Exercise, Exercise, Exercise Properly
You may implement all the other tips, but they won’t do much good if you don’t get enough exercise. It simply isn’t possible to keep your joints healthy and strong if you don’t move them – they will become stiff and delicate, plus, the muscles will weaken as well.
● Body Weight Control
Exercises will help you maintain the proper body weight, which will take some stress off your hips, knees, and ankles. The best bodyweight control workout is cardio, which, apart from burning calories, lubricates joints, improves circulation, and strengthens the muscles.
● Strengthen Your Muscles
Muscle strength is incredibly important to joint health, especially muscles around joints in your legs – they are literally carrying all the weight, and if they are weak, there is more pressure on joints. So, try including several resistance exercises, such as squats or lunges, into your workout routine.
● Strengthen Your Core
Your core and lower back need to be strong for you to keep the right posture. When your back suffers, you put more stress on the wrong bones and muscles, disrupting the whole weight balance and risking overexerting the wrong parts. Core and back exercises include pushups, curl-ups, or side planks.
● Avoid Injuries
If you already experience joint pain or are recovering from joint surgery, it is vital to consult your workout plan with a specialist to avoid making things worse. For example, if you have any joint issues, you need to be extremely careful with cardio exercises and sports – in this case, you should go for low-impact activities, such as biking or aerobic.
● Warm Up and Stretch
A good warm-up (around 5 minutes is enough) and stretching to cool down after each workout are also essential for avoiding joint injury. When you get older, your muscles become less flexible, hence, more prone to injuries. If you start an intense workout with cold muscles, you actually put more pressure on your joints. Then, once you’re done exercising for the day, stretch each muscle several times for 30-60 seconds.
● Get the Right Equipment
Last but not least, depending on your workout plan, you may need the proper equipment. Shoes are among the most important things you need to protect your knees, ankles, and hips from getting hurt. Even if you don’t have problems with your knee or a hip right now, you might not know that you gradually put stress on a particular joint, risking issues later in life.
Here’s the list of activities recommended for strengthening your joints:
- stretches and flexibility exercises
Moreover, there are some sports you should rather avoid, especially if you already have some problems with your joint health, and these include basketball, rugby or tennis. You shouldn’t be practicing any sports that involve running at high speeds, sudden directional changes, or jumping too much.
Take a Holistic Approach
When it comes to health, it is crucial to treat your body as a whole – even the smallest problem may disrupt your functioning. Therefore, if you want to strengthen your joints, you need to think broader and consider everything that influences you.

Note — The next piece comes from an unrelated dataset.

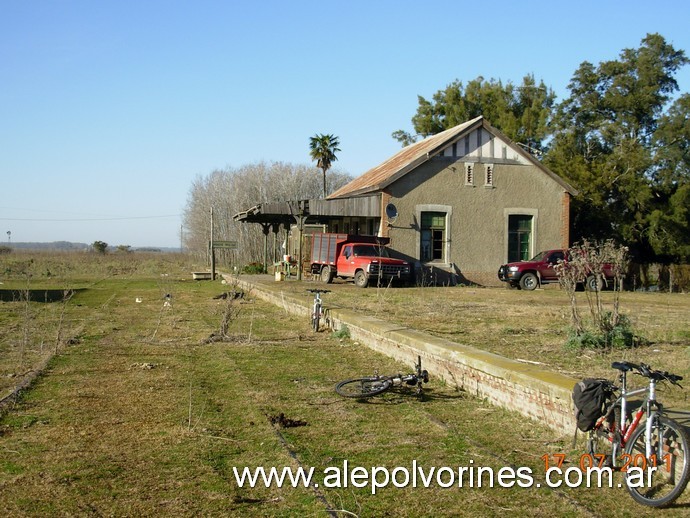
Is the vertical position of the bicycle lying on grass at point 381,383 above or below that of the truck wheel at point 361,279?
below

So, stay hydrated and follow the right diet. Make sure everything is in order – don’t neglect regular blood tests and consultations with your doctor. If you have to supplement any vitamins or minerals, be sure to choose the right product – talk to a specialist and research different brands. Then, ensure you get enough exercise and that your workout plan suits your individual needs, health issues, and preferences.
Remember that it is not that difficult to overdo it, and bear in mind that your body also needs its well-deserved rest. Introduce low-impact exercises if there’s a need, and stay connected to your body – once you learn how to listen to yourself, you will always know what to do.